Benton County’s election commissioners favor staying with the company that now provides electronic voting machines to the state, saying it appears best suited to meet the county’s needs. Arkansas is looking at replacing voting machines and systems now in use as they approach the end of their 10-year life span. The state uses voting machines and equipment from Election Systems & Software, one of three companies vying for Arkansas’ business. A measure to appropriate $30 million for new voting equipment is pending in the state Legislature. Counties could receive new equipment this summer if funding is approved, said Kim Dennison, the county’s election coordinator. The commissioners have attended demonstrations of new voting systems by ES&S and by Unisyn Voting Solutions. A presentation by Hart Intercivic, the third company, is set for 9 a.m. today at the Washington County Courthouse in Fayetteville.

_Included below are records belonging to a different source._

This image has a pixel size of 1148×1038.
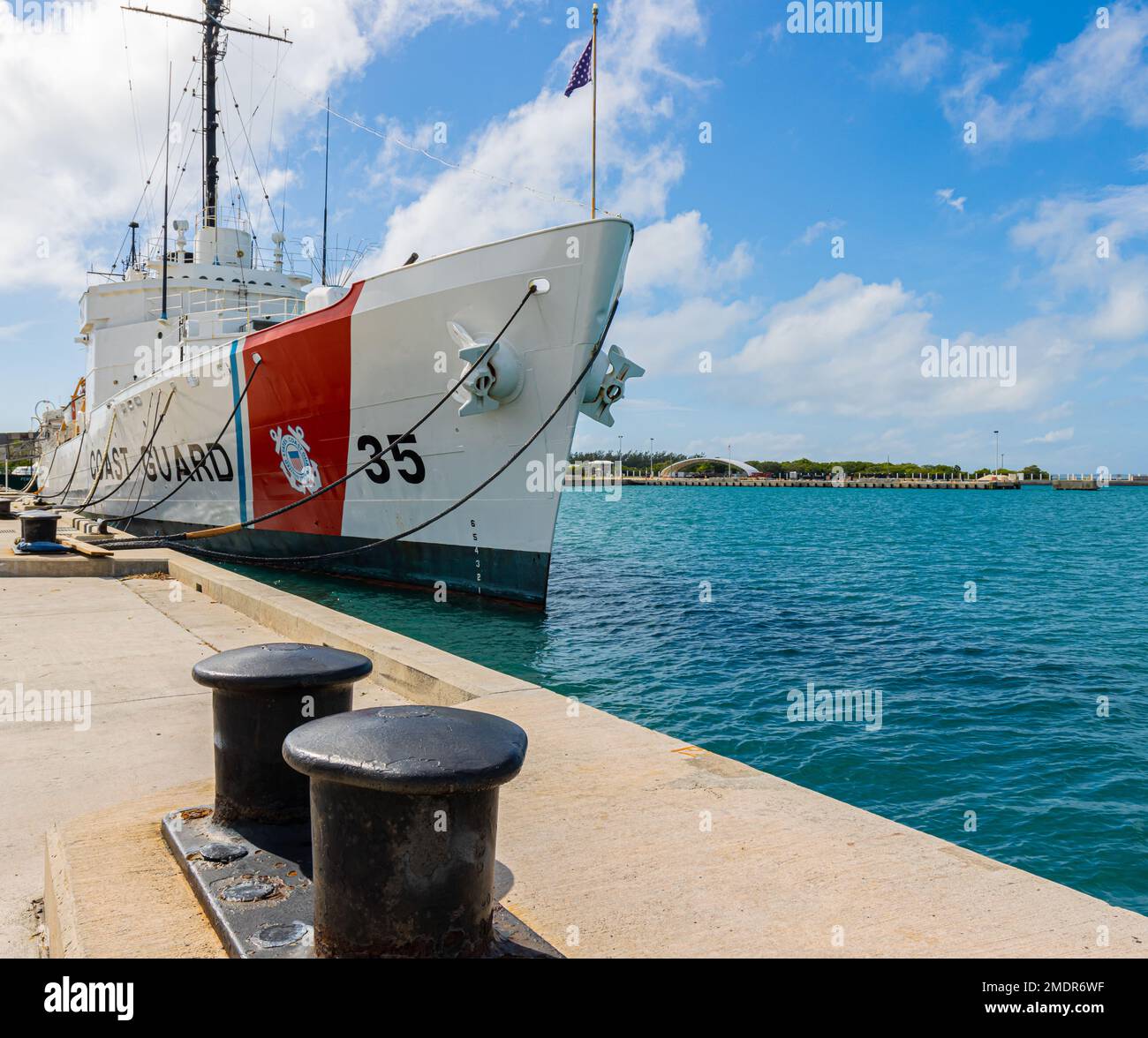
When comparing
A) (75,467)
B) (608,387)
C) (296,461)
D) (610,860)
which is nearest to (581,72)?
(608,387)

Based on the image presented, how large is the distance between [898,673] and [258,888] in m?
9.64

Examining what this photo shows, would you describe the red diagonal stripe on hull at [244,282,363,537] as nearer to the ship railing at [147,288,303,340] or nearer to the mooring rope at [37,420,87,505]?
the ship railing at [147,288,303,340]

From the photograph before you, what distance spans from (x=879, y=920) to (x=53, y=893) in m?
2.51

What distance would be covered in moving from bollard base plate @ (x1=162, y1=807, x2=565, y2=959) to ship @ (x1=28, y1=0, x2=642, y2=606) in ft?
29.3

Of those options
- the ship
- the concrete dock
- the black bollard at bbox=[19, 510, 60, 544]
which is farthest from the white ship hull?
the concrete dock

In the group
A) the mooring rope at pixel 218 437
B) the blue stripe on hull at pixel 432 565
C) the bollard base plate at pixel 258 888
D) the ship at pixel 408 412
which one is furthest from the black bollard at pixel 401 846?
the mooring rope at pixel 218 437

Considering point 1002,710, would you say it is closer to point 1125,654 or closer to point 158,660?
point 1125,654

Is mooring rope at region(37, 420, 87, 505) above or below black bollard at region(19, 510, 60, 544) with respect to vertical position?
above

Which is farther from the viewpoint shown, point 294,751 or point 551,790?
point 551,790

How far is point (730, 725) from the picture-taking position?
848cm

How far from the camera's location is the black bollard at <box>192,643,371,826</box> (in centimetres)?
305

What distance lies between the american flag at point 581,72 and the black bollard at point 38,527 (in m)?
9.41

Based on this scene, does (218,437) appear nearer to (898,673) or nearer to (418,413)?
(418,413)

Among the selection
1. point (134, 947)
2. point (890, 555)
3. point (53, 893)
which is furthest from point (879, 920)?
point (890, 555)
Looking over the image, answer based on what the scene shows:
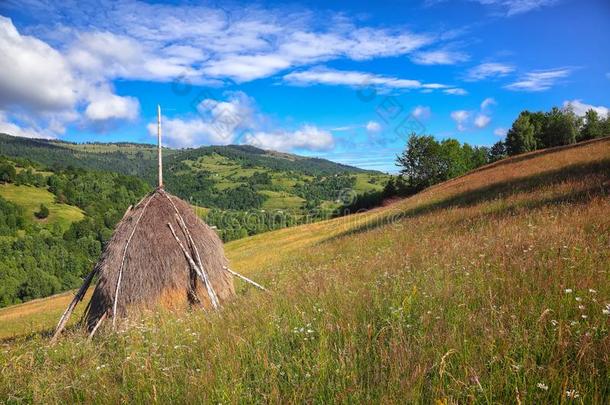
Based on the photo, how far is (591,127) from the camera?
6819cm

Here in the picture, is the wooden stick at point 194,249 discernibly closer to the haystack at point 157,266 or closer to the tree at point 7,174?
the haystack at point 157,266

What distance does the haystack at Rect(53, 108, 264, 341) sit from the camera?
28.6ft

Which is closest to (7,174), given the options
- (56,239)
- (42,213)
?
(42,213)

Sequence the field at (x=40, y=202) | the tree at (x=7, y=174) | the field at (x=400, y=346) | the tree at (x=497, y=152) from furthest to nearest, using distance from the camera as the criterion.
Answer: the tree at (x=7, y=174)
the field at (x=40, y=202)
the tree at (x=497, y=152)
the field at (x=400, y=346)

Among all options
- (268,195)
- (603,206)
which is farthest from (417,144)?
(268,195)

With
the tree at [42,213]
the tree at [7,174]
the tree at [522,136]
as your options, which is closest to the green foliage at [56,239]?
the tree at [42,213]

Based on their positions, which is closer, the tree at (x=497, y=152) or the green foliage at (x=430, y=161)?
the green foliage at (x=430, y=161)

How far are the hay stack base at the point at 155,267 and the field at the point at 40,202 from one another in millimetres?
130962

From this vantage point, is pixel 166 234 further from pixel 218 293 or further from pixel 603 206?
pixel 603 206

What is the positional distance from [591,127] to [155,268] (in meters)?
83.1

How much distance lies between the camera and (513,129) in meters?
74.0

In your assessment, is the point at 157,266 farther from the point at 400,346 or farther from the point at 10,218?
the point at 10,218

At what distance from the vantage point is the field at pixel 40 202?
122750 mm

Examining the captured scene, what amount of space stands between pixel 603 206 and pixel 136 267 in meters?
10.4
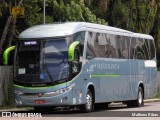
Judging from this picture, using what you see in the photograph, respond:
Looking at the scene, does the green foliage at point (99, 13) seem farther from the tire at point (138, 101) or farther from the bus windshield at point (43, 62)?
the bus windshield at point (43, 62)

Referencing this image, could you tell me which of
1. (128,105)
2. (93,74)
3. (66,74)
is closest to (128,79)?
(128,105)

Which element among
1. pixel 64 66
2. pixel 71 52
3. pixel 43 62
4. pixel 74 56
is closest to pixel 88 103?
pixel 64 66

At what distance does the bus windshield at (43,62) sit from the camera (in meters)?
20.8

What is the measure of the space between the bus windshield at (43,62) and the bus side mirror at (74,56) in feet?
1.09

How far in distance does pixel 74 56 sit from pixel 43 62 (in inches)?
49.7

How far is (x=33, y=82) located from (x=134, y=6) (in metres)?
20.0

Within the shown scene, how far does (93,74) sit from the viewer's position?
2289 centimetres

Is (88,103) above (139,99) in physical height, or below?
above

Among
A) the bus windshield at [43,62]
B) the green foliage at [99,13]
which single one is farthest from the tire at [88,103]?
the green foliage at [99,13]

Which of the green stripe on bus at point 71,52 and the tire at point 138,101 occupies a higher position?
the green stripe on bus at point 71,52

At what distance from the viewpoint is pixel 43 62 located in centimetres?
2098

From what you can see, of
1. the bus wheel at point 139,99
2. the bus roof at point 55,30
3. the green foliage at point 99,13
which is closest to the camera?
the bus roof at point 55,30

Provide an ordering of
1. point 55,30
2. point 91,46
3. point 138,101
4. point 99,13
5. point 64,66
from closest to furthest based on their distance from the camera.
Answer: point 64,66 → point 55,30 → point 91,46 → point 138,101 → point 99,13

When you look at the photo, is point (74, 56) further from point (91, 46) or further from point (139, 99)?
point (139, 99)
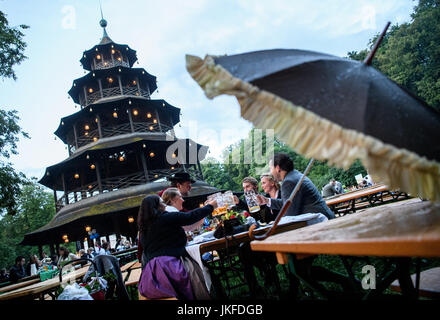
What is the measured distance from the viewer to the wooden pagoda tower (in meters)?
14.4

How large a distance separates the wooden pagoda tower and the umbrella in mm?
13167

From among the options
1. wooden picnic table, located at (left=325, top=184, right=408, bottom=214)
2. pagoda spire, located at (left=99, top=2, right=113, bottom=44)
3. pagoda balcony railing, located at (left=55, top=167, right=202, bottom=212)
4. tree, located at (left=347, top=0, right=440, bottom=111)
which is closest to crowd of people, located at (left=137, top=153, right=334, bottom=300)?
wooden picnic table, located at (left=325, top=184, right=408, bottom=214)

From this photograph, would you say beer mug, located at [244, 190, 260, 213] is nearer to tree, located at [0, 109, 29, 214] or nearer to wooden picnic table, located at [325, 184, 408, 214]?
wooden picnic table, located at [325, 184, 408, 214]

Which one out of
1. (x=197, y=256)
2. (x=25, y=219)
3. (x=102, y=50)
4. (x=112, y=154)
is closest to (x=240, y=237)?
(x=197, y=256)

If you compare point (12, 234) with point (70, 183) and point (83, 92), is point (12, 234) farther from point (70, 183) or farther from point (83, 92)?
point (83, 92)

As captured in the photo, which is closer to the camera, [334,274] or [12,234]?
[334,274]

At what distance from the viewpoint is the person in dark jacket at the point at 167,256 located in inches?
88.2

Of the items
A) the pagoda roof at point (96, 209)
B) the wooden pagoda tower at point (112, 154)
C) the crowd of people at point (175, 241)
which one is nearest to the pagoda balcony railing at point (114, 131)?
the wooden pagoda tower at point (112, 154)

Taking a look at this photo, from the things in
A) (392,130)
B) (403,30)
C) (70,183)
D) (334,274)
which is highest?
(403,30)

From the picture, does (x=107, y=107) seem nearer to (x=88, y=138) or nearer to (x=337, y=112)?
(x=88, y=138)

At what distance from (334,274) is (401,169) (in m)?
1.29

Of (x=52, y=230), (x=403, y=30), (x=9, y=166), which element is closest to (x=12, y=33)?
(x=9, y=166)

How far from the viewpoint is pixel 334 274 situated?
173 centimetres
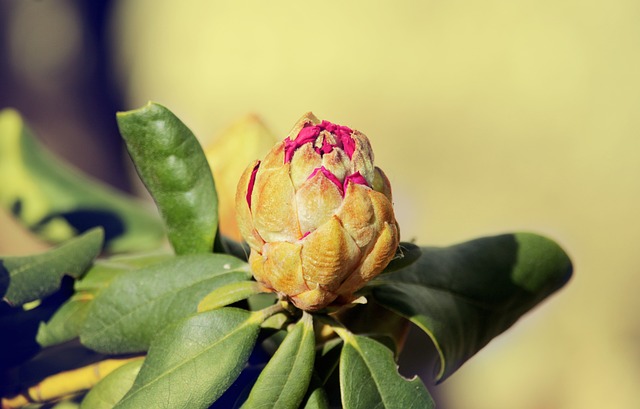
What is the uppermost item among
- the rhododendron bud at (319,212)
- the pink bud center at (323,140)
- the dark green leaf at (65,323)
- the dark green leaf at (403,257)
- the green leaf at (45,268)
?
the pink bud center at (323,140)

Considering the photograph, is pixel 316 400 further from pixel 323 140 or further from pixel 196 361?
pixel 323 140

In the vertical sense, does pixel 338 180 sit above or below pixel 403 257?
above

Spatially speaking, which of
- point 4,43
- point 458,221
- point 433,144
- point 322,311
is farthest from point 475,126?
point 4,43

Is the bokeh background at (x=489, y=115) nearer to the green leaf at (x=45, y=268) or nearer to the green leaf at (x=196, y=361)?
the green leaf at (x=45, y=268)

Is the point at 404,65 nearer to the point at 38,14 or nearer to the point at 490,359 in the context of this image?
the point at 490,359

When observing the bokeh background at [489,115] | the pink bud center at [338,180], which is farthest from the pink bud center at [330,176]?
the bokeh background at [489,115]

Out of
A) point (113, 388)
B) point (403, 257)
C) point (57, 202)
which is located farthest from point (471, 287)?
point (57, 202)
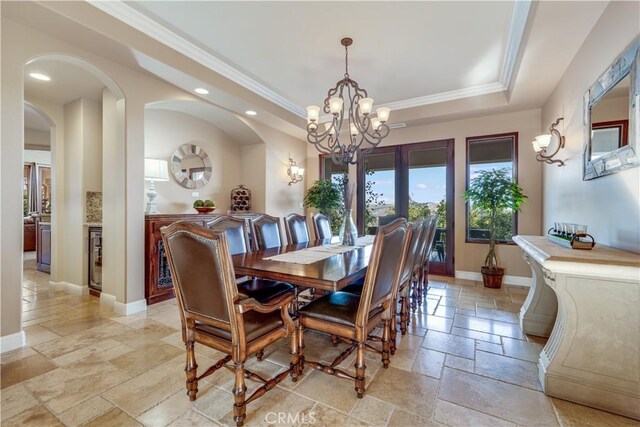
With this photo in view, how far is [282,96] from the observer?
4508mm

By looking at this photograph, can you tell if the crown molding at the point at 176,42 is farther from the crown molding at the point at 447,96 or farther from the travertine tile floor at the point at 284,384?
the travertine tile floor at the point at 284,384

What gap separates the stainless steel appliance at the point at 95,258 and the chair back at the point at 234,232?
2.24m

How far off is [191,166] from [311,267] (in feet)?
11.9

Russ Anzalone, commission chairman, reviewed the information presented by the first two companies and asked the commission and election staff for input. ES&S unanimously was favored as the vendor that should receive Benton County’s recommendation. The decision on which system to use will be made by the secretary of state’s office along with the state Board of Election Commissions.
“They know how we operate in Arkansas,” commissioner Mike Sevak said, referring to ES&S.
Dennison provided the commission with a spreadsheet that showed expected costs from ES&S and Unisyn for the new equipment Benton County needs. The cost of the ES&S voting machines, ballot counting machines and other equipment came to about $1.8 million. The cost of the Unisyn voting machines and equipment would be about $1.1 million.